I have concluded from this that we eat things that are bad for us because we are sated. In food as in all things, intemperance deadens our ability to appreciate the good. I would even say the holy, because eating can be a religious observance. Maybe that’s why we—blasphemous species that we are—process our food until its nutritive content is gone, filling it with fake colors and other chemicals, and distorting it so that no can guess its origin.

My joy in baking

Since Peggy was diagnosed as pre-diabetic, I’ve become quite excited about the possibilities of barely processed grains, and am going through every book I can find on the subject. I’m also buying things like sorghum, buckwheat, pot barley, and teff, grains I have never used.
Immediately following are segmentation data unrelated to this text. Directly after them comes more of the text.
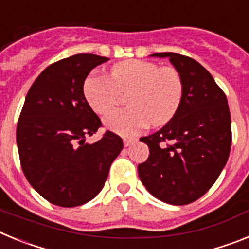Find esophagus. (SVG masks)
<instances>
[{
    "label": "esophagus",
    "mask_w": 249,
    "mask_h": 249,
    "mask_svg": "<svg viewBox=\"0 0 249 249\" xmlns=\"http://www.w3.org/2000/svg\"><path fill=\"white\" fill-rule=\"evenodd\" d=\"M136 141H137L136 138H123V144H124V147H128L132 143H135Z\"/></svg>",
    "instance_id": "34e87169"
}]
</instances>
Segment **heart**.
<instances>
[{
  "label": "heart",
  "instance_id": "obj_1",
  "mask_svg": "<svg viewBox=\"0 0 249 249\" xmlns=\"http://www.w3.org/2000/svg\"><path fill=\"white\" fill-rule=\"evenodd\" d=\"M86 102L98 114H108L118 103V93L131 91L129 108L105 118V126L123 136L136 135L149 123L160 126L177 113L183 97V81L173 67L129 59L112 67L108 77L89 73L83 82Z\"/></svg>",
  "mask_w": 249,
  "mask_h": 249
}]
</instances>
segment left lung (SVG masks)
<instances>
[{"instance_id":"8db88e82","label":"left lung","mask_w":249,"mask_h":249,"mask_svg":"<svg viewBox=\"0 0 249 249\" xmlns=\"http://www.w3.org/2000/svg\"><path fill=\"white\" fill-rule=\"evenodd\" d=\"M151 56L169 58L183 81V97L171 121L141 138L149 156L138 164V176L153 197L183 206L210 190L227 163L232 143L227 97L196 59L173 52Z\"/></svg>"}]
</instances>
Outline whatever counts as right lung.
I'll return each instance as SVG.
<instances>
[{"instance_id": "1", "label": "right lung", "mask_w": 249, "mask_h": 249, "mask_svg": "<svg viewBox=\"0 0 249 249\" xmlns=\"http://www.w3.org/2000/svg\"><path fill=\"white\" fill-rule=\"evenodd\" d=\"M109 58L81 53L52 63L26 96L16 131L22 171L51 203L77 207L105 186L109 167L123 148L122 138L107 131L94 143L101 120L83 96V82Z\"/></svg>"}]
</instances>
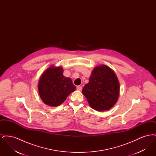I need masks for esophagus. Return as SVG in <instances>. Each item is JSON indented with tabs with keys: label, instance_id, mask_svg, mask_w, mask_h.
<instances>
[{
	"label": "esophagus",
	"instance_id": "obj_1",
	"mask_svg": "<svg viewBox=\"0 0 156 156\" xmlns=\"http://www.w3.org/2000/svg\"><path fill=\"white\" fill-rule=\"evenodd\" d=\"M76 89H77V90H81L82 89V86H81V85L77 86Z\"/></svg>",
	"mask_w": 156,
	"mask_h": 156
}]
</instances>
I began baking yeast breads in the mid-seventies. My mother made yeast biscuits, but she never made yeast loaves, so I was the first person I knew to do it. A few loaves didn’t rise as much as I would have liked, but I didn't see fit to throw them out. Of course, the only whole grain I could buy in rural Mississippi was wheat flour.

Over the years, my baking interests turned away from yeast breads and toward whole grain crackers, biscuits and cornbreads. Biscuits and cornbreads were Southern staples that I had always made anyway, but crackers were entirely new and exciting, and appealed to me aesthetically and by virtue of their toughness (you could throw them against the wall without hurting them) and longevity. Peggy and I were traveling a lot at the time, and I would bake enough crackers for a two-month camping trip, and they would keep without refrigeration. My first recipe was for whole-wheat communion wafers and was given to me by an Episcopal priest. I baked them for the church until someone with throat cancer objected.

After fifteen years or so, the thought occurred to me that maybe I didn’t have to stick to the recipe so religiously, and I began experimenting with various oils, flours, sweeteners, etc. I discovered that it is really hard to muck-up a batch of crackers unless you burn them, Unfortunately, that is easy.

I’ve seldom baked a cake, rarely a cookie, and I only bake pies at Peggy’s insistence, but crackers, biscuits, and cornbreads have retained my passion. I eat the last two with molasses or sometimes maple syrup.